Beyond cardiac and vascular causes, one of the most common contributors to sudden death in modern times is illicit drug use. Without an autopsy, the exact cause often remains uncertain, and conclusions are frequently based on circumstantial evidence.
Having gone through this litany of tongue twisters, the known causes of sudden death may seem disparate, but the coup de grâce for many looks remarkably the same. Most sudden deaths result from the heart’s rhythm suddenly degenerating into chaotic electrical activity, ultimately causing abrupt cessation of cardiac function—the so-called “cardiac arrest.” This mechanism is not only the terminal event in people born with abnormal EKG patterns, such as long QT, Brugada, or CPVT, but also occurs in structural heart disease, brain bleeds, and even in certain drug overdose scenarios. In many of these situations, but not all, rescue involves the use of a defibrillator.
And that brings us to the innovation of the external defibrillator and some tidbits about those involved in its making. The first successful external direct-current (DC) defibrillation in a human was performed in 1962 in Boston. The landmark JAMA article reporting this achievement lists Dr. Bernard Lown, the innovator of the technique, along with Dr. Raghavan Amarasingham from Ceylon (Sri Lanka) and Dr. Jose Neuman from Argentina. This achievement paved the way for automated external defibrillators (AEDs), which are now ubiquitous in public spaces, allowing life-saving interventions even before medical personnel arrive.

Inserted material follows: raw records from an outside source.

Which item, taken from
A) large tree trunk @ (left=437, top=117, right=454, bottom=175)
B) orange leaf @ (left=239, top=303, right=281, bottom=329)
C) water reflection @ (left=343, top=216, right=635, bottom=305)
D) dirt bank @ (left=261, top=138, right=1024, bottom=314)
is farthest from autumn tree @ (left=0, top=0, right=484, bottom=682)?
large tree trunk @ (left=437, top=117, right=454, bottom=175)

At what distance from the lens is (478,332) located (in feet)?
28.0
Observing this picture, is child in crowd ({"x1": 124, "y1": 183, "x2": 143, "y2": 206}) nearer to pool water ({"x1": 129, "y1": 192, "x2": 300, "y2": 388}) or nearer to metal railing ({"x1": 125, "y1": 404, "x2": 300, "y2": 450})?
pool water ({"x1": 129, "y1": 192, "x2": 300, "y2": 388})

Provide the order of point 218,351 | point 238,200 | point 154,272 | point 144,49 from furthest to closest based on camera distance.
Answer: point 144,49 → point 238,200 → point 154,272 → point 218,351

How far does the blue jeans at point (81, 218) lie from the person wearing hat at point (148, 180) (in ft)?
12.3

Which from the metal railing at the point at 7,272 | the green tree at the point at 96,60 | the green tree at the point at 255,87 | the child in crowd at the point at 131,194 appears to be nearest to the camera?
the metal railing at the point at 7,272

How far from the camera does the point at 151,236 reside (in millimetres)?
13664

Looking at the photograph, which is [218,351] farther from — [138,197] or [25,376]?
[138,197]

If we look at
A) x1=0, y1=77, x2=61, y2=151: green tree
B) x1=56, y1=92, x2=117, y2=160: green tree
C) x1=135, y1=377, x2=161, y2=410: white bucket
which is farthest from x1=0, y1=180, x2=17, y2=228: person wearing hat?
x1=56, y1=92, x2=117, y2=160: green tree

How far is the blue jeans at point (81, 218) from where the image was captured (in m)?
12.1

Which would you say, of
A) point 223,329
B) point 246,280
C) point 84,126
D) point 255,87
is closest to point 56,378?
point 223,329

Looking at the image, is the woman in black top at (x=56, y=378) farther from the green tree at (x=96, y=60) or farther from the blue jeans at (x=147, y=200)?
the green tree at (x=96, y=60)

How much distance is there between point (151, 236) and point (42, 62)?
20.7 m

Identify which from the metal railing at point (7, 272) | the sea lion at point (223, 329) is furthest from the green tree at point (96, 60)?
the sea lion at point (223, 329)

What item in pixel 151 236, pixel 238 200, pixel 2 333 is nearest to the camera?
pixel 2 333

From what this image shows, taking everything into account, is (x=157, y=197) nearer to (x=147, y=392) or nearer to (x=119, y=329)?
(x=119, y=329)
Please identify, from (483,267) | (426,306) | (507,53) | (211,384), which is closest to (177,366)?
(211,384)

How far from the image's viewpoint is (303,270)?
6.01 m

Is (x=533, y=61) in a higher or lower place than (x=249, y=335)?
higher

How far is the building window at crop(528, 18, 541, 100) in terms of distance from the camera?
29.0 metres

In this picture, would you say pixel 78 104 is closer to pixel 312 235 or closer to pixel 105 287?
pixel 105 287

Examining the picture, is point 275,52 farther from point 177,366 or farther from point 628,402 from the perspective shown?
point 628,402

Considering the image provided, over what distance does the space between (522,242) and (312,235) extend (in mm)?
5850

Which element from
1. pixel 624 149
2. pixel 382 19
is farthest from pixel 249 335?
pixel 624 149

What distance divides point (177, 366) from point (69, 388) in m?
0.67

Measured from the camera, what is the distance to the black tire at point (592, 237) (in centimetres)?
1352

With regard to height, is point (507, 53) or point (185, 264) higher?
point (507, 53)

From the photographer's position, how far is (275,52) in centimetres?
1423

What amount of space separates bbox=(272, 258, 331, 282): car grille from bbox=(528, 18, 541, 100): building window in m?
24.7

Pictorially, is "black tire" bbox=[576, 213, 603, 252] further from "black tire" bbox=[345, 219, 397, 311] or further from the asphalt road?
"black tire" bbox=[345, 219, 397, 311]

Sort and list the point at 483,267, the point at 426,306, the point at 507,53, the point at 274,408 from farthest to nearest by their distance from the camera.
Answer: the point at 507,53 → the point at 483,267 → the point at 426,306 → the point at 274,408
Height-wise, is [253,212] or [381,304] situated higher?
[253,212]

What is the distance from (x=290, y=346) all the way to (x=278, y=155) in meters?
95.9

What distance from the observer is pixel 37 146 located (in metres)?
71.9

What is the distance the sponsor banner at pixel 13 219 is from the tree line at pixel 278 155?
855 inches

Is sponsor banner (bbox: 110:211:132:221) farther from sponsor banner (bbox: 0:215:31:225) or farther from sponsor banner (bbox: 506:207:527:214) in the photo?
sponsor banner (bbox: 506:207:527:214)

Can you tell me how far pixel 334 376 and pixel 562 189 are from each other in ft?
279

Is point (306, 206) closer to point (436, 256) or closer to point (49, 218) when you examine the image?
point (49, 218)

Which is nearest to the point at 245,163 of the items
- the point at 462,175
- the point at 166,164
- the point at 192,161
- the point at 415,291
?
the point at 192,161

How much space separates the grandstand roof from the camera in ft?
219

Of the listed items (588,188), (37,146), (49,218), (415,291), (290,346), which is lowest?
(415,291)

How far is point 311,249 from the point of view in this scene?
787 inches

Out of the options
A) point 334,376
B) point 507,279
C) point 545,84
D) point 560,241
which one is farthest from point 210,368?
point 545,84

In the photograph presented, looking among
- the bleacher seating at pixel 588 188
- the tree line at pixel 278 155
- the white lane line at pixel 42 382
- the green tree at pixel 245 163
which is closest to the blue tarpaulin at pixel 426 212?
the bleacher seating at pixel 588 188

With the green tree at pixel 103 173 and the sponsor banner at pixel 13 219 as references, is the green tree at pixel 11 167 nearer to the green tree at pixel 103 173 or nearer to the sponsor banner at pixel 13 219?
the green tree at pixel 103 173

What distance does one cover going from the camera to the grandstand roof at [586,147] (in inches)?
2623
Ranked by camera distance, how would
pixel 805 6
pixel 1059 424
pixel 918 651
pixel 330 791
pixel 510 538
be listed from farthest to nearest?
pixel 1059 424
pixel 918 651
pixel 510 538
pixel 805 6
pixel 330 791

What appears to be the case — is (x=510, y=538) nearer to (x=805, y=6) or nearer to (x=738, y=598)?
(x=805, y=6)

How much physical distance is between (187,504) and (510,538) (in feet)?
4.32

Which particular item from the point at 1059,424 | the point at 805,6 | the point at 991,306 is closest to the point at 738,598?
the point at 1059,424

It would take another two decades though before Dr. Michel Mirowski asked a crucial question: what if a life-threatening arrhythmia occurs when no one is around with an external defibrillator? And that prompted him to envision, despite constant criticism and widespread skepticism, a device that could be implanted to detect and terminate lethal heart rhythms automatically. Working in Baltimore in the late 1960s, he and his collaborators developed and refined the concept of the Implantable Cardioverter-Defibrillator (ICD), performing the first successful human implant in 1980 at John’s Hopkins. This device continuously monitors the heart and delivers a shock when needed, providing a life-saving option for people at high risk, particularly those for whom medications are ineffective or insufficient.
It is indeed a remarkable journey, uncovering the causes and remedies for this heart-wrenching problem that cuts short the lives of so many young people. Although the list of recognized entities responsible for sudden death may seem exhaustive, in my view it is only a starting point. These abnormalities were literally in front of our eyes all along—on ECGs, echocardiograms, CTs, and MRIs—yet they were often dismissed as normal variants or minor permutations. Each time, it took someone willing to connect the dots to recognize these as distinct syndromes. For example, Short QT syndrome was only formally described in the early 2000s by the Brugada brothers—how striking it is to have three eminent cardiologists in a single family—the same family who identified Brugada syndrome in 1992–1993. This underscores how recent some of these discoveries are, and with the advent of AI, I anticipate that such findings will proliferate even more rapidly, offering hope for earlier detection and prevention.